Title: The Vitality of Cameroonian Laguages in Contact with French Add Dissertation
Author: Bitjaa Zachée Denis Update Dissertation
Email: click here to access email
Institution: University of Yaounde I, Doctorat d'Etat
Completed in: 2005
Linguistic Subfield(s): Sociolinguistics;
Director(s): Beban Chumbow
Grant McConnell

Abstract: This work entitled The Vitality of Cameroonian Languages in Contact with French presents the results of a macrosociolinguistic analysis of the vitality of less dominant Cameroonian languages when compared to French, the dominant language.

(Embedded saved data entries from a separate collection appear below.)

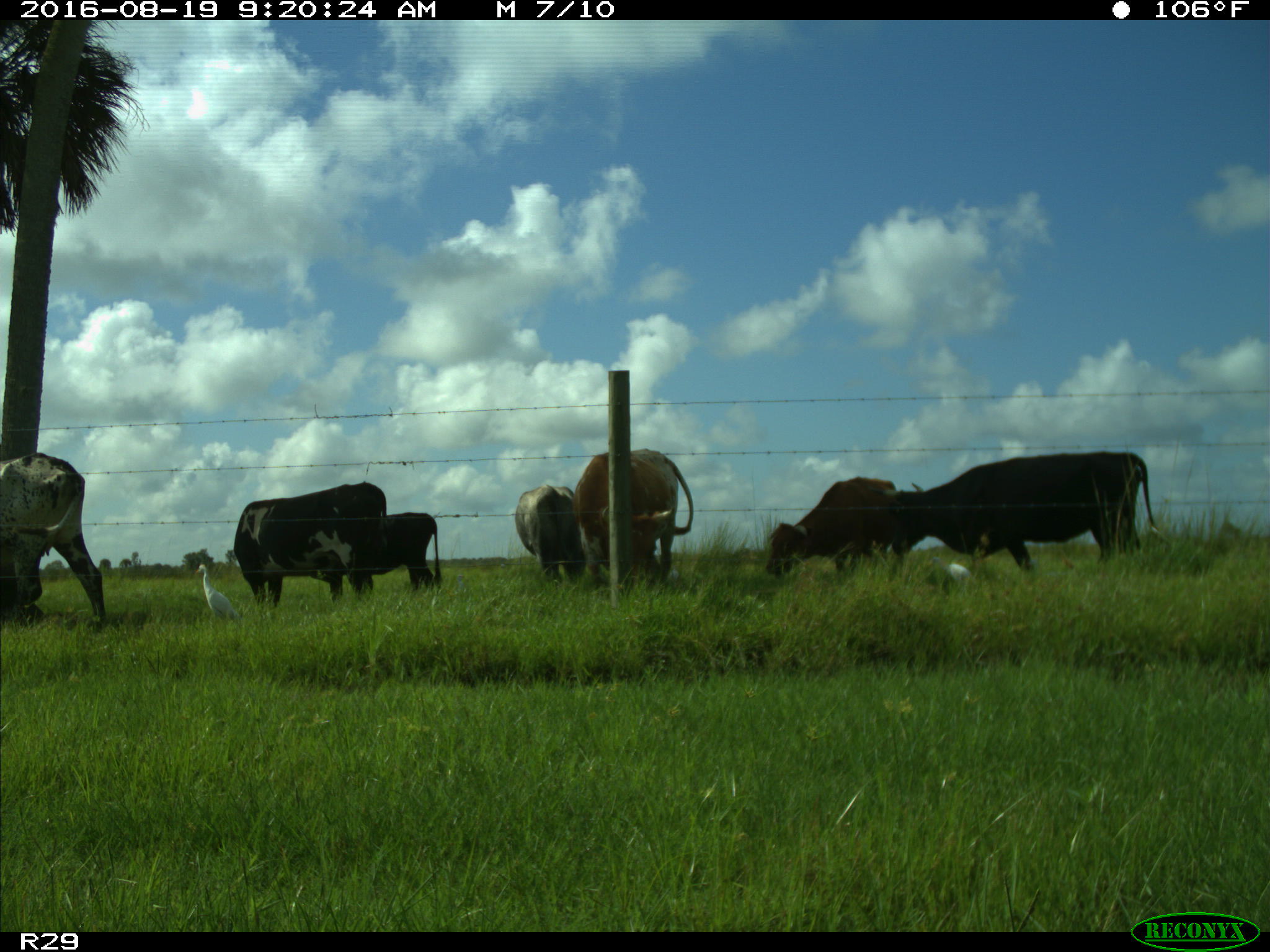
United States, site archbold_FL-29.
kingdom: Animalia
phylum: Chordata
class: Mammalia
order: Artiodactyla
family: Bovidae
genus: Bos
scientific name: Bos taurus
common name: domestic cow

The study is motivated by the fact that the use of local languages is progressively abandoned in urban and rural areas to the advantage of French, which has become the language of integration in the urban centres and the main vehicular language in the Francophone provinces of Cameroon. From the start, the study seeks to examine whether all Cameroonian languages are affected by this decrease in usage, or if some are more affected than others, and what are the factors that favour the phenomenon in one group or the other. The objective of the study is to put all those factors that ensure the vitality of a language on one side and those that reduce it on the other, so as to build a reliable instrument for the measurement of language vitality.

In order to set this instrument up and carry out the measurement of the vitality of Cameroonian languages, the study embodies language practices, language attitudes and the linguistic representations of Cameroonians in rural and urban areas. It also examines the institutional management of languages through language policy and language planning in Cameroon.

The study of the dynamism of Cameroonian languages that are in contact with French has enabled us to understand that Cameroonian languages have disappeared more from daily usage in urban than in rural areas. All local languages are affected by this phenomenon though some are more so than others.

The non-transmission of local languages from one generation to the next, which is one of the aspects of this language attrition, is due, on the one hand, to sociocultural factors like the acceptance of interethnic marriages, the location of the main language area inside or outside an urban centre, the cosmopolitan nature of the urban centre, etc.. On the other hand, it is caused by the attitude and representations of urban dwellers who consider French as the prestige language that provides jobs, material advantages, social advances and other benefits. Hence, they consciously abandon their native languages in favour of French, that they transmit to their children.

In semi-rural and rural areas, though the language insecurity generated by French is felt, local languages are still transmitted normally, from one generation to the next. French is perceived as an official language which is suitable for formal situations, whereas the local language is used in other domains in a true diglossic setting.

The vitality of a language is the result of the conjunction of positive and negative parameters. The presence or absence of these factors within a language community help to situate the language at one point along the language vitality scale proposed in this study.

From a purely epistemological point of view, the pertinent criteria retained in the taxonomy of Cameroonian languages differ slightly from those retained in previous macrosociolinguistic studies on the vitality of languages. This difference in parameters reveals that every linguistic situation is specific and needs to be treated by taking into consideration this specificity.